Written in the years following Darwin’s voyage on the H.M.S. Beagle, “On the Origin of Species” (as it is known today) appealed to the public and scientists alike. His theories of evolution and natural selection changed the world’s perspective on science, yet it appears that, to his kids, Darwin was a convenient source of extraneous paper. Darwin’s kids appear to be as prolific and as interested in a variety of subjects as their Dad: Darwin’s collection is currently being digitized and includes thousand of pages of notes and original writings, while his children’s contributions include several dozen drawings.
The drawings, made with pencil, ink, and watercolor, are playful and often humorous, although they reflect Dad’s talent for recording details, whether it be the multicolored wings of a butterfly or the pattern on a highlander’s kilt. Indeed, several of the drawings are more military-concerned and show battles or soldier’s portraits. Others show the children’s fluency with the natural world: bees buzz around flowers and a variety of animals are shown in profile and face-forward. Apparently, Darwin also recruited his kids for basic research including collecting various specimens and encouraged them to make their own observations.
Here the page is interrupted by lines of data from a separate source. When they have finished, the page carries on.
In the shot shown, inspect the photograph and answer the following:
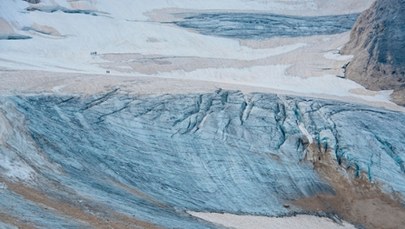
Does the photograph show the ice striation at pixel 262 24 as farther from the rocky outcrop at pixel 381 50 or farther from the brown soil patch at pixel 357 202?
the brown soil patch at pixel 357 202

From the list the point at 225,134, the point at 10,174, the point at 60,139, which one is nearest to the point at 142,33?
the point at 225,134

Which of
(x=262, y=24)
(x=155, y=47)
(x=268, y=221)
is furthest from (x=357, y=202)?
(x=262, y=24)

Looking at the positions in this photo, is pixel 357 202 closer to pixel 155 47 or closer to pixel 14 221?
pixel 14 221

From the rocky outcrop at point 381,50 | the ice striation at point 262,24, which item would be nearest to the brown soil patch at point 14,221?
the rocky outcrop at point 381,50

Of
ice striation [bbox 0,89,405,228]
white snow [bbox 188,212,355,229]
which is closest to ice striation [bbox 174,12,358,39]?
ice striation [bbox 0,89,405,228]

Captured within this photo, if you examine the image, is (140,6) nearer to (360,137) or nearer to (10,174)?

The Darwin children’s imaginations were clearly evident in their drawings as well, whether creating new animals or (our favorite) staging a battle on various fruits and vegetables. Darwin had 10 children (seven of whom lived until adulthood) and scholars believe that at least three of the children were responsible for the charming doodles. So the next time your little one starts doodling on your To Do list or your grocery store receipt, give their drawings a little pause before tossing them in the recycling in and consider stashing them just as Darwin did a century and a half ago. Evolutionary biologists (and their kids)-they are just like us!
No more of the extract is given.